##### Supplied entries

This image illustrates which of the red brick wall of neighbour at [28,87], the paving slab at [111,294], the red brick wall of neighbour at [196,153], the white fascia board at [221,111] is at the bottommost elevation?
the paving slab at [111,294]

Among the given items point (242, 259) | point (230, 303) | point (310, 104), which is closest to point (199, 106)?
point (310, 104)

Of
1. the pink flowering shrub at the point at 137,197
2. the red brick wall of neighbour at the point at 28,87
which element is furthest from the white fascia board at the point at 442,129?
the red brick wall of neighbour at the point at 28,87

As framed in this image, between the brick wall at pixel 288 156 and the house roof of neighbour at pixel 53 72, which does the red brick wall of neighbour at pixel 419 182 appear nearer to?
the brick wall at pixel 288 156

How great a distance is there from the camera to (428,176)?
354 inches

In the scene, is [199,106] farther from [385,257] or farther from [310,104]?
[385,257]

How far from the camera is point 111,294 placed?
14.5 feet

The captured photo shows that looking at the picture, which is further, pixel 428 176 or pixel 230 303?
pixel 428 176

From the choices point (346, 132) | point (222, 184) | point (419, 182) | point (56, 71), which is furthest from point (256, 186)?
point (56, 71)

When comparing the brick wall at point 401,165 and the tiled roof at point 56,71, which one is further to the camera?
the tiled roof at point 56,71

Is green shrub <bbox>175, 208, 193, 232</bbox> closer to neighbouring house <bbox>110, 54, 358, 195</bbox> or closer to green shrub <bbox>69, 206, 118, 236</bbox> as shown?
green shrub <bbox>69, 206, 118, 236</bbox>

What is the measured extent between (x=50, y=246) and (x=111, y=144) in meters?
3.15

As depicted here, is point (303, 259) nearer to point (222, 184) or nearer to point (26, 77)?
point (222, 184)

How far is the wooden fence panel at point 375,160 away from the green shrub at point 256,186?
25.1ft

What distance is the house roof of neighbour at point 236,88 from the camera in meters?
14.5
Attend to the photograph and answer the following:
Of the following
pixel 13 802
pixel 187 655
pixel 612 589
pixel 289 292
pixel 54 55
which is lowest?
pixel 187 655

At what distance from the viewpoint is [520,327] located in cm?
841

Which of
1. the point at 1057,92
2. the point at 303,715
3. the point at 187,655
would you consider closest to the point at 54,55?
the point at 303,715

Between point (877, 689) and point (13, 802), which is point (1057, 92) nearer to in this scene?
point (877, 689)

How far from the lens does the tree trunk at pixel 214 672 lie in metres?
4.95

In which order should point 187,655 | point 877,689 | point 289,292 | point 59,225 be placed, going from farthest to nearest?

##########

▸ Requirement
Print the whole listing above again, character for character, with no line changed or left out.

▸ Complete answer
This image illustrates which of the red brick wall of neighbour at [28,87], the paving slab at [111,294], the red brick wall of neighbour at [196,153], the white fascia board at [221,111] is at the bottommost elevation?
the paving slab at [111,294]

Among the given items point (242, 259) | point (230, 303) | point (310, 104), which is closest to point (199, 106)?
point (310, 104)

Of
1. the pink flowering shrub at the point at 137,197
2. the red brick wall of neighbour at the point at 28,87
which element is furthest from the white fascia board at the point at 442,129?
the red brick wall of neighbour at the point at 28,87

As framed in this image, between the brick wall at pixel 288 156 and the house roof of neighbour at pixel 53 72, which does the red brick wall of neighbour at pixel 419 182 appear nearer to?
the brick wall at pixel 288 156

How great a distance is there from the camera to (428,176)?
354 inches

In the scene, is [199,106] farther from [385,257] or farther from [310,104]?
[385,257]

How far from the camera is point 111,294 placed?
14.5 feet

The captured photo shows that looking at the picture, which is further, pixel 428 176 or pixel 230 303?
pixel 428 176

From the choices point (346, 132) | point (222, 184) | point (419, 182) | point (56, 71), which is furthest from point (256, 186)?
point (56, 71)

When comparing the brick wall at point 401,165 and the tiled roof at point 56,71, which one is further to the camera?
the tiled roof at point 56,71

Is green shrub <bbox>175, 208, 193, 232</bbox> closer to neighbouring house <bbox>110, 54, 358, 195</bbox> or closer to green shrub <bbox>69, 206, 118, 236</bbox> as shown?
green shrub <bbox>69, 206, 118, 236</bbox>

What is the measured extent between (x=50, y=246) and (x=111, y=144) in meters?
3.15

As depicted here, is point (303, 259) nearer to point (222, 184) or nearer to point (26, 77)?
point (222, 184)

How far is the wooden fence panel at point 375,160 away from the green shrub at point 256,186?
25.1ft

What distance is the house roof of neighbour at point 236,88 from the camera in meters?
14.5
Attend to the photograph and answer the following:
Of the following
pixel 13 802
pixel 187 655
pixel 612 589
pixel 289 292
pixel 54 55
which is lowest?
pixel 187 655

At what distance from the viewpoint is [520,327] located in cm?
841

Which of
1. the point at 1057,92
2. the point at 303,715
3. the point at 187,655
would you consider closest to the point at 54,55?
the point at 303,715

Between point (877, 689) and point (13, 802), which is point (1057, 92) nearer to in this scene?
point (877, 689)

How far from the lens does the tree trunk at pixel 214 672 lie in metres?
4.95

In which order should point 187,655 | point 877,689 | point 289,292 | point 59,225 be placed, going from farthest to nearest?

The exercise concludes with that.